Osmanlı Hükümeti ise, bilinen muahede gereğince, öyle gümrük muamelelerinde hareket hürriyetine malik değildi. Üstelik Trabzon yolu, Erzurum ve Doğubeyazıt’tan Tebriz’e; oradan da Tahran’a ve Tahran’dan da Meşhed’e, Meşhed’den Herat ve Merv’e ulaştığından, Merv ise Peşaver’in anahtarı mesabesinde, askerlik bakımından fevkalade ehemmiyetli bir yer sayıldığından, Rusya ile bir iç savaş çıktığında İngilizler, Trabzon yolundan asker sevki imkânını da görüyorlardı. Ayrıca Osmanlı Saltanatı, aynı zaman da kutsal İslam Halifeliği’ni de temsil etmekteydi. İngiltere’nin Hindistan’da milyonlarca Müslüman teb’ası bulunduğundan, Osmanlı Devleti ile dost olarak, Hilafetin yüce nüfuzundan oralarda istifade etmeyi de çıkarına uygun buluyordu.

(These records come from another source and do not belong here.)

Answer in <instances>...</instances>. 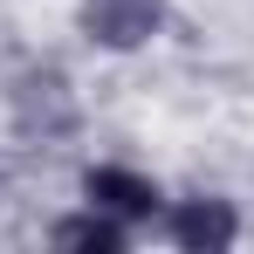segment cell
I'll return each mask as SVG.
<instances>
[{
    "label": "cell",
    "mask_w": 254,
    "mask_h": 254,
    "mask_svg": "<svg viewBox=\"0 0 254 254\" xmlns=\"http://www.w3.org/2000/svg\"><path fill=\"white\" fill-rule=\"evenodd\" d=\"M83 199L103 206V213H117L124 227H144V220L165 213L158 179H144V172H130V165H89V172H83Z\"/></svg>",
    "instance_id": "obj_2"
},
{
    "label": "cell",
    "mask_w": 254,
    "mask_h": 254,
    "mask_svg": "<svg viewBox=\"0 0 254 254\" xmlns=\"http://www.w3.org/2000/svg\"><path fill=\"white\" fill-rule=\"evenodd\" d=\"M165 28V0H83V35L110 55H130Z\"/></svg>",
    "instance_id": "obj_1"
},
{
    "label": "cell",
    "mask_w": 254,
    "mask_h": 254,
    "mask_svg": "<svg viewBox=\"0 0 254 254\" xmlns=\"http://www.w3.org/2000/svg\"><path fill=\"white\" fill-rule=\"evenodd\" d=\"M48 248H76V254H124L130 248V227L117 220V213H103V206H89L83 213H69V220H55L48 227Z\"/></svg>",
    "instance_id": "obj_4"
},
{
    "label": "cell",
    "mask_w": 254,
    "mask_h": 254,
    "mask_svg": "<svg viewBox=\"0 0 254 254\" xmlns=\"http://www.w3.org/2000/svg\"><path fill=\"white\" fill-rule=\"evenodd\" d=\"M165 234H172V248H186V254H227L241 241V213L227 199H172Z\"/></svg>",
    "instance_id": "obj_3"
}]
</instances>
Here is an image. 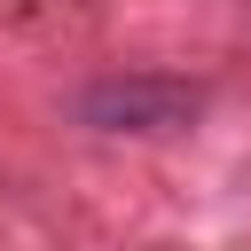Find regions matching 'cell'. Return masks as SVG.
I'll use <instances>...</instances> for the list:
<instances>
[{"mask_svg": "<svg viewBox=\"0 0 251 251\" xmlns=\"http://www.w3.org/2000/svg\"><path fill=\"white\" fill-rule=\"evenodd\" d=\"M71 118L86 133H188L204 118V86L173 71H102L71 94Z\"/></svg>", "mask_w": 251, "mask_h": 251, "instance_id": "1", "label": "cell"}]
</instances>
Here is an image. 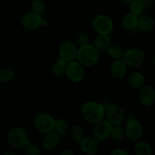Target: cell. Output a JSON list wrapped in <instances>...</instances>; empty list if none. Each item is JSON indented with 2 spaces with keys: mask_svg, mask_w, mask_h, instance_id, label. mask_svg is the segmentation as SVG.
Segmentation results:
<instances>
[{
  "mask_svg": "<svg viewBox=\"0 0 155 155\" xmlns=\"http://www.w3.org/2000/svg\"><path fill=\"white\" fill-rule=\"evenodd\" d=\"M105 113V107L96 101H88L83 105L82 114L87 122L95 124L103 120Z\"/></svg>",
  "mask_w": 155,
  "mask_h": 155,
  "instance_id": "cell-1",
  "label": "cell"
},
{
  "mask_svg": "<svg viewBox=\"0 0 155 155\" xmlns=\"http://www.w3.org/2000/svg\"><path fill=\"white\" fill-rule=\"evenodd\" d=\"M77 58L79 63L83 66L92 67L98 63L99 53L93 45L86 44L78 48Z\"/></svg>",
  "mask_w": 155,
  "mask_h": 155,
  "instance_id": "cell-2",
  "label": "cell"
},
{
  "mask_svg": "<svg viewBox=\"0 0 155 155\" xmlns=\"http://www.w3.org/2000/svg\"><path fill=\"white\" fill-rule=\"evenodd\" d=\"M8 142L15 148H24L27 144H30L28 135L22 128L15 127L11 130L8 133Z\"/></svg>",
  "mask_w": 155,
  "mask_h": 155,
  "instance_id": "cell-3",
  "label": "cell"
},
{
  "mask_svg": "<svg viewBox=\"0 0 155 155\" xmlns=\"http://www.w3.org/2000/svg\"><path fill=\"white\" fill-rule=\"evenodd\" d=\"M145 59V52L140 48H133L127 49L123 54V61L127 67L136 68L142 64Z\"/></svg>",
  "mask_w": 155,
  "mask_h": 155,
  "instance_id": "cell-4",
  "label": "cell"
},
{
  "mask_svg": "<svg viewBox=\"0 0 155 155\" xmlns=\"http://www.w3.org/2000/svg\"><path fill=\"white\" fill-rule=\"evenodd\" d=\"M92 27L99 35H108L113 31L114 23L110 17L99 15L92 21Z\"/></svg>",
  "mask_w": 155,
  "mask_h": 155,
  "instance_id": "cell-5",
  "label": "cell"
},
{
  "mask_svg": "<svg viewBox=\"0 0 155 155\" xmlns=\"http://www.w3.org/2000/svg\"><path fill=\"white\" fill-rule=\"evenodd\" d=\"M55 120L47 113H41L35 118V126L39 132L43 134L50 133L54 130Z\"/></svg>",
  "mask_w": 155,
  "mask_h": 155,
  "instance_id": "cell-6",
  "label": "cell"
},
{
  "mask_svg": "<svg viewBox=\"0 0 155 155\" xmlns=\"http://www.w3.org/2000/svg\"><path fill=\"white\" fill-rule=\"evenodd\" d=\"M58 51L60 58L68 63L77 59L78 48L74 42L64 41L60 45Z\"/></svg>",
  "mask_w": 155,
  "mask_h": 155,
  "instance_id": "cell-7",
  "label": "cell"
},
{
  "mask_svg": "<svg viewBox=\"0 0 155 155\" xmlns=\"http://www.w3.org/2000/svg\"><path fill=\"white\" fill-rule=\"evenodd\" d=\"M106 120L112 125H121L124 119V113L122 107L118 104H110L105 108Z\"/></svg>",
  "mask_w": 155,
  "mask_h": 155,
  "instance_id": "cell-8",
  "label": "cell"
},
{
  "mask_svg": "<svg viewBox=\"0 0 155 155\" xmlns=\"http://www.w3.org/2000/svg\"><path fill=\"white\" fill-rule=\"evenodd\" d=\"M124 130H125V136L133 142L139 141L143 136V127L137 120H129Z\"/></svg>",
  "mask_w": 155,
  "mask_h": 155,
  "instance_id": "cell-9",
  "label": "cell"
},
{
  "mask_svg": "<svg viewBox=\"0 0 155 155\" xmlns=\"http://www.w3.org/2000/svg\"><path fill=\"white\" fill-rule=\"evenodd\" d=\"M65 74L70 80L74 83H78L83 79L85 72L83 65L80 64L79 62L74 61L68 62Z\"/></svg>",
  "mask_w": 155,
  "mask_h": 155,
  "instance_id": "cell-10",
  "label": "cell"
},
{
  "mask_svg": "<svg viewBox=\"0 0 155 155\" xmlns=\"http://www.w3.org/2000/svg\"><path fill=\"white\" fill-rule=\"evenodd\" d=\"M80 146L81 151L86 155H96L99 152L100 145L95 137L86 136L80 141Z\"/></svg>",
  "mask_w": 155,
  "mask_h": 155,
  "instance_id": "cell-11",
  "label": "cell"
},
{
  "mask_svg": "<svg viewBox=\"0 0 155 155\" xmlns=\"http://www.w3.org/2000/svg\"><path fill=\"white\" fill-rule=\"evenodd\" d=\"M113 125L107 120H101L95 124L93 129L94 137L98 141H104L110 137Z\"/></svg>",
  "mask_w": 155,
  "mask_h": 155,
  "instance_id": "cell-12",
  "label": "cell"
},
{
  "mask_svg": "<svg viewBox=\"0 0 155 155\" xmlns=\"http://www.w3.org/2000/svg\"><path fill=\"white\" fill-rule=\"evenodd\" d=\"M42 18L40 15L35 12H28L23 17L21 24L23 27L28 30H33L37 29L42 23Z\"/></svg>",
  "mask_w": 155,
  "mask_h": 155,
  "instance_id": "cell-13",
  "label": "cell"
},
{
  "mask_svg": "<svg viewBox=\"0 0 155 155\" xmlns=\"http://www.w3.org/2000/svg\"><path fill=\"white\" fill-rule=\"evenodd\" d=\"M110 74L115 79H122L127 72V65L120 59H116L110 66Z\"/></svg>",
  "mask_w": 155,
  "mask_h": 155,
  "instance_id": "cell-14",
  "label": "cell"
},
{
  "mask_svg": "<svg viewBox=\"0 0 155 155\" xmlns=\"http://www.w3.org/2000/svg\"><path fill=\"white\" fill-rule=\"evenodd\" d=\"M139 95V100L142 104L150 106L155 100V90L151 86H145L141 89Z\"/></svg>",
  "mask_w": 155,
  "mask_h": 155,
  "instance_id": "cell-15",
  "label": "cell"
},
{
  "mask_svg": "<svg viewBox=\"0 0 155 155\" xmlns=\"http://www.w3.org/2000/svg\"><path fill=\"white\" fill-rule=\"evenodd\" d=\"M127 83L132 89H141L145 84V77L139 72L132 73L127 79Z\"/></svg>",
  "mask_w": 155,
  "mask_h": 155,
  "instance_id": "cell-16",
  "label": "cell"
},
{
  "mask_svg": "<svg viewBox=\"0 0 155 155\" xmlns=\"http://www.w3.org/2000/svg\"><path fill=\"white\" fill-rule=\"evenodd\" d=\"M59 139L60 138L58 136L57 133L55 132L51 131L45 134V136L42 141V145L45 149L49 150V151L53 150L58 145Z\"/></svg>",
  "mask_w": 155,
  "mask_h": 155,
  "instance_id": "cell-17",
  "label": "cell"
},
{
  "mask_svg": "<svg viewBox=\"0 0 155 155\" xmlns=\"http://www.w3.org/2000/svg\"><path fill=\"white\" fill-rule=\"evenodd\" d=\"M110 45V39L108 35H99L97 36L94 42V47L98 51H107Z\"/></svg>",
  "mask_w": 155,
  "mask_h": 155,
  "instance_id": "cell-18",
  "label": "cell"
},
{
  "mask_svg": "<svg viewBox=\"0 0 155 155\" xmlns=\"http://www.w3.org/2000/svg\"><path fill=\"white\" fill-rule=\"evenodd\" d=\"M138 18L137 15H135L133 13H129L124 15L122 19V24L125 29L128 30H132L136 29L138 27Z\"/></svg>",
  "mask_w": 155,
  "mask_h": 155,
  "instance_id": "cell-19",
  "label": "cell"
},
{
  "mask_svg": "<svg viewBox=\"0 0 155 155\" xmlns=\"http://www.w3.org/2000/svg\"><path fill=\"white\" fill-rule=\"evenodd\" d=\"M154 19L149 16H142L138 20V27L143 32L151 31L154 28Z\"/></svg>",
  "mask_w": 155,
  "mask_h": 155,
  "instance_id": "cell-20",
  "label": "cell"
},
{
  "mask_svg": "<svg viewBox=\"0 0 155 155\" xmlns=\"http://www.w3.org/2000/svg\"><path fill=\"white\" fill-rule=\"evenodd\" d=\"M68 129H69V125L64 120L58 119L54 122V130H55V133H57L60 139H64L66 137Z\"/></svg>",
  "mask_w": 155,
  "mask_h": 155,
  "instance_id": "cell-21",
  "label": "cell"
},
{
  "mask_svg": "<svg viewBox=\"0 0 155 155\" xmlns=\"http://www.w3.org/2000/svg\"><path fill=\"white\" fill-rule=\"evenodd\" d=\"M136 155H151L152 154V148L148 142L142 141L136 144L134 148Z\"/></svg>",
  "mask_w": 155,
  "mask_h": 155,
  "instance_id": "cell-22",
  "label": "cell"
},
{
  "mask_svg": "<svg viewBox=\"0 0 155 155\" xmlns=\"http://www.w3.org/2000/svg\"><path fill=\"white\" fill-rule=\"evenodd\" d=\"M67 64L68 63L64 60L61 58L58 59L57 61L54 64L52 67V69H51L52 73L57 77H61V76L64 75L66 72Z\"/></svg>",
  "mask_w": 155,
  "mask_h": 155,
  "instance_id": "cell-23",
  "label": "cell"
},
{
  "mask_svg": "<svg viewBox=\"0 0 155 155\" xmlns=\"http://www.w3.org/2000/svg\"><path fill=\"white\" fill-rule=\"evenodd\" d=\"M107 54L110 56L111 58L113 59H120L124 54V50L121 48L120 45H117V44H110V46L107 49Z\"/></svg>",
  "mask_w": 155,
  "mask_h": 155,
  "instance_id": "cell-24",
  "label": "cell"
},
{
  "mask_svg": "<svg viewBox=\"0 0 155 155\" xmlns=\"http://www.w3.org/2000/svg\"><path fill=\"white\" fill-rule=\"evenodd\" d=\"M84 133L83 130L79 126H74L70 130V136L71 139L76 142H80L83 139Z\"/></svg>",
  "mask_w": 155,
  "mask_h": 155,
  "instance_id": "cell-25",
  "label": "cell"
},
{
  "mask_svg": "<svg viewBox=\"0 0 155 155\" xmlns=\"http://www.w3.org/2000/svg\"><path fill=\"white\" fill-rule=\"evenodd\" d=\"M110 136L117 141L122 140L125 137V130L121 125H114L112 127Z\"/></svg>",
  "mask_w": 155,
  "mask_h": 155,
  "instance_id": "cell-26",
  "label": "cell"
},
{
  "mask_svg": "<svg viewBox=\"0 0 155 155\" xmlns=\"http://www.w3.org/2000/svg\"><path fill=\"white\" fill-rule=\"evenodd\" d=\"M130 8L132 13L135 15H139L142 13L144 10V5L142 0H133L130 3Z\"/></svg>",
  "mask_w": 155,
  "mask_h": 155,
  "instance_id": "cell-27",
  "label": "cell"
},
{
  "mask_svg": "<svg viewBox=\"0 0 155 155\" xmlns=\"http://www.w3.org/2000/svg\"><path fill=\"white\" fill-rule=\"evenodd\" d=\"M31 8L33 12L42 15L45 12V6L42 0H33L31 3Z\"/></svg>",
  "mask_w": 155,
  "mask_h": 155,
  "instance_id": "cell-28",
  "label": "cell"
},
{
  "mask_svg": "<svg viewBox=\"0 0 155 155\" xmlns=\"http://www.w3.org/2000/svg\"><path fill=\"white\" fill-rule=\"evenodd\" d=\"M14 71L10 68H3L0 71V81L8 82L13 79Z\"/></svg>",
  "mask_w": 155,
  "mask_h": 155,
  "instance_id": "cell-29",
  "label": "cell"
},
{
  "mask_svg": "<svg viewBox=\"0 0 155 155\" xmlns=\"http://www.w3.org/2000/svg\"><path fill=\"white\" fill-rule=\"evenodd\" d=\"M24 154L25 155H40L41 151L39 147L36 145H32V144H27L24 147Z\"/></svg>",
  "mask_w": 155,
  "mask_h": 155,
  "instance_id": "cell-30",
  "label": "cell"
},
{
  "mask_svg": "<svg viewBox=\"0 0 155 155\" xmlns=\"http://www.w3.org/2000/svg\"><path fill=\"white\" fill-rule=\"evenodd\" d=\"M77 42L80 44V46L82 45H84L88 44L89 42V38H88L87 35L85 34L84 33H81L77 36Z\"/></svg>",
  "mask_w": 155,
  "mask_h": 155,
  "instance_id": "cell-31",
  "label": "cell"
},
{
  "mask_svg": "<svg viewBox=\"0 0 155 155\" xmlns=\"http://www.w3.org/2000/svg\"><path fill=\"white\" fill-rule=\"evenodd\" d=\"M110 155H129V154L125 150L121 149V148H117V149L114 150Z\"/></svg>",
  "mask_w": 155,
  "mask_h": 155,
  "instance_id": "cell-32",
  "label": "cell"
},
{
  "mask_svg": "<svg viewBox=\"0 0 155 155\" xmlns=\"http://www.w3.org/2000/svg\"><path fill=\"white\" fill-rule=\"evenodd\" d=\"M144 7H151L154 5V0H142Z\"/></svg>",
  "mask_w": 155,
  "mask_h": 155,
  "instance_id": "cell-33",
  "label": "cell"
},
{
  "mask_svg": "<svg viewBox=\"0 0 155 155\" xmlns=\"http://www.w3.org/2000/svg\"><path fill=\"white\" fill-rule=\"evenodd\" d=\"M60 155H74V153H73V151L71 150L66 149L64 151H61Z\"/></svg>",
  "mask_w": 155,
  "mask_h": 155,
  "instance_id": "cell-34",
  "label": "cell"
},
{
  "mask_svg": "<svg viewBox=\"0 0 155 155\" xmlns=\"http://www.w3.org/2000/svg\"><path fill=\"white\" fill-rule=\"evenodd\" d=\"M124 3H126V4H130L133 0H121Z\"/></svg>",
  "mask_w": 155,
  "mask_h": 155,
  "instance_id": "cell-35",
  "label": "cell"
},
{
  "mask_svg": "<svg viewBox=\"0 0 155 155\" xmlns=\"http://www.w3.org/2000/svg\"><path fill=\"white\" fill-rule=\"evenodd\" d=\"M3 155H18V154H15V153H13V152H9V153H6V154H5Z\"/></svg>",
  "mask_w": 155,
  "mask_h": 155,
  "instance_id": "cell-36",
  "label": "cell"
},
{
  "mask_svg": "<svg viewBox=\"0 0 155 155\" xmlns=\"http://www.w3.org/2000/svg\"><path fill=\"white\" fill-rule=\"evenodd\" d=\"M48 155H53V154H48Z\"/></svg>",
  "mask_w": 155,
  "mask_h": 155,
  "instance_id": "cell-37",
  "label": "cell"
},
{
  "mask_svg": "<svg viewBox=\"0 0 155 155\" xmlns=\"http://www.w3.org/2000/svg\"><path fill=\"white\" fill-rule=\"evenodd\" d=\"M0 82H1V81H0Z\"/></svg>",
  "mask_w": 155,
  "mask_h": 155,
  "instance_id": "cell-38",
  "label": "cell"
}]
</instances>
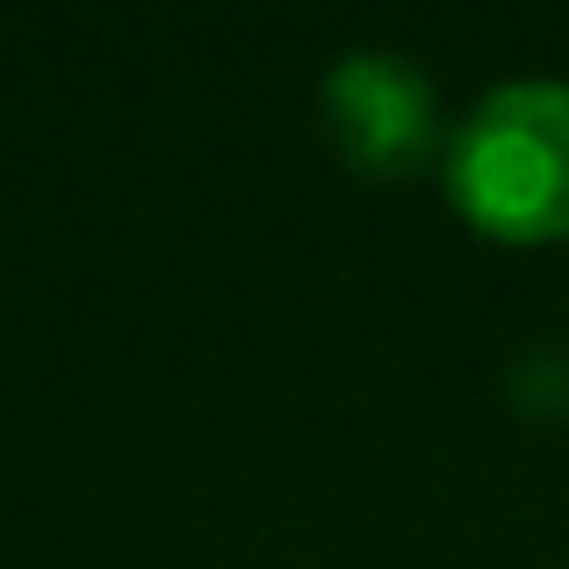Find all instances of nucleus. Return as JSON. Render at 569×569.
Wrapping results in <instances>:
<instances>
[{"label":"nucleus","mask_w":569,"mask_h":569,"mask_svg":"<svg viewBox=\"0 0 569 569\" xmlns=\"http://www.w3.org/2000/svg\"><path fill=\"white\" fill-rule=\"evenodd\" d=\"M440 188L490 246H569V80H498L447 123Z\"/></svg>","instance_id":"1"},{"label":"nucleus","mask_w":569,"mask_h":569,"mask_svg":"<svg viewBox=\"0 0 569 569\" xmlns=\"http://www.w3.org/2000/svg\"><path fill=\"white\" fill-rule=\"evenodd\" d=\"M318 109L332 130V152L368 181H403L447 152L440 94L403 51H347L325 72Z\"/></svg>","instance_id":"2"}]
</instances>
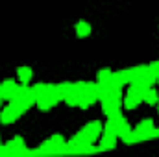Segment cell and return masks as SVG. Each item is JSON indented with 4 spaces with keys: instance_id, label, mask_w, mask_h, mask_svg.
Here are the masks:
<instances>
[{
    "instance_id": "3",
    "label": "cell",
    "mask_w": 159,
    "mask_h": 157,
    "mask_svg": "<svg viewBox=\"0 0 159 157\" xmlns=\"http://www.w3.org/2000/svg\"><path fill=\"white\" fill-rule=\"evenodd\" d=\"M139 102H141V98H139L137 94H133V92L128 91V94H126V98H124V105H126L128 109H133L135 105H139Z\"/></svg>"
},
{
    "instance_id": "4",
    "label": "cell",
    "mask_w": 159,
    "mask_h": 157,
    "mask_svg": "<svg viewBox=\"0 0 159 157\" xmlns=\"http://www.w3.org/2000/svg\"><path fill=\"white\" fill-rule=\"evenodd\" d=\"M17 76H19V79H20V83H28V81L32 79V69L20 67V69L17 70Z\"/></svg>"
},
{
    "instance_id": "7",
    "label": "cell",
    "mask_w": 159,
    "mask_h": 157,
    "mask_svg": "<svg viewBox=\"0 0 159 157\" xmlns=\"http://www.w3.org/2000/svg\"><path fill=\"white\" fill-rule=\"evenodd\" d=\"M111 70L109 69H104V70H100L98 72V83H109V79H111Z\"/></svg>"
},
{
    "instance_id": "5",
    "label": "cell",
    "mask_w": 159,
    "mask_h": 157,
    "mask_svg": "<svg viewBox=\"0 0 159 157\" xmlns=\"http://www.w3.org/2000/svg\"><path fill=\"white\" fill-rule=\"evenodd\" d=\"M76 34H78L80 37H87L89 34H91V26H89V22H85V20H81L76 24Z\"/></svg>"
},
{
    "instance_id": "1",
    "label": "cell",
    "mask_w": 159,
    "mask_h": 157,
    "mask_svg": "<svg viewBox=\"0 0 159 157\" xmlns=\"http://www.w3.org/2000/svg\"><path fill=\"white\" fill-rule=\"evenodd\" d=\"M20 113H19V109L13 105V104H9L6 109H2V113H0V120L4 122V124H9V122H13L15 118L19 117Z\"/></svg>"
},
{
    "instance_id": "6",
    "label": "cell",
    "mask_w": 159,
    "mask_h": 157,
    "mask_svg": "<svg viewBox=\"0 0 159 157\" xmlns=\"http://www.w3.org/2000/svg\"><path fill=\"white\" fill-rule=\"evenodd\" d=\"M143 100H144V102H148V104H156V102H157V92H156V91H154V89L150 87V89H148V91L144 92Z\"/></svg>"
},
{
    "instance_id": "2",
    "label": "cell",
    "mask_w": 159,
    "mask_h": 157,
    "mask_svg": "<svg viewBox=\"0 0 159 157\" xmlns=\"http://www.w3.org/2000/svg\"><path fill=\"white\" fill-rule=\"evenodd\" d=\"M20 150H24V141H22V139H13V141L6 146V154H17V152H20Z\"/></svg>"
}]
</instances>
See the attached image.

Rusya o zaman ki politikası gereğince, şark tarafına gerçekten pek göz atmış, İstanbul’a doğru ilerleyip bu şehri ve bu boğazları ele geçirmek emeline düşmüş olmasıyla İngilizler, Osmanlı Devletini takviye ederek Ruslara karşı kuvvetli bir engel çekmeyecek olurlarsa, bunların emperyalist saldırılarına karşı durulamayıp Hindistan’ın elden gideceğini de düşünüyorlardı. Ancak Rusya, sonraları Hindistan’a yaklaşmak için Anadolu yolundan vazgeçerek Ortaasya’daki Hanlıkları birer birer istila ile Herat yolunu seçip hayli ilerleyince, İngilizlerin Anadolu’ya verdikleri ehemmiyet de azaldı. Ayrıca İstanbul’un Rusya tarafından zaptına veya bir Hıristiyan devletin eline geçmesine, Akdeniz ve Karadeniz boğazlarının kapanması hakkındaki usulün değiştirilmesine teşebbüs edilmeyeceğine ve İngiliz ticari faaliyetlerinin cari olduğu Basra Körfezi tarafına tecavüze kalkışılamayacağına dair Rus Devletince 1877 tarihin de İngiliz Devletine garanti verildiğinden, Eleşkirt ve Doğubeyazıt’tan geçerek İran’a giden ticaret yolunu da, Berlin Kongresinde Doğubeyazıt ve Eleşkirt’i arazi ile beraber, Ruslara verdirip burasını da emniyet altına aldıklarından ve nihayet Mısır’ı bazı fevkalade hal ve vukuat neticesinde işgal edip Kanal yolunu da ellerine geçirdiklerinden, Osmanlı Devletine karşı politikalarını başkalaştırdılar.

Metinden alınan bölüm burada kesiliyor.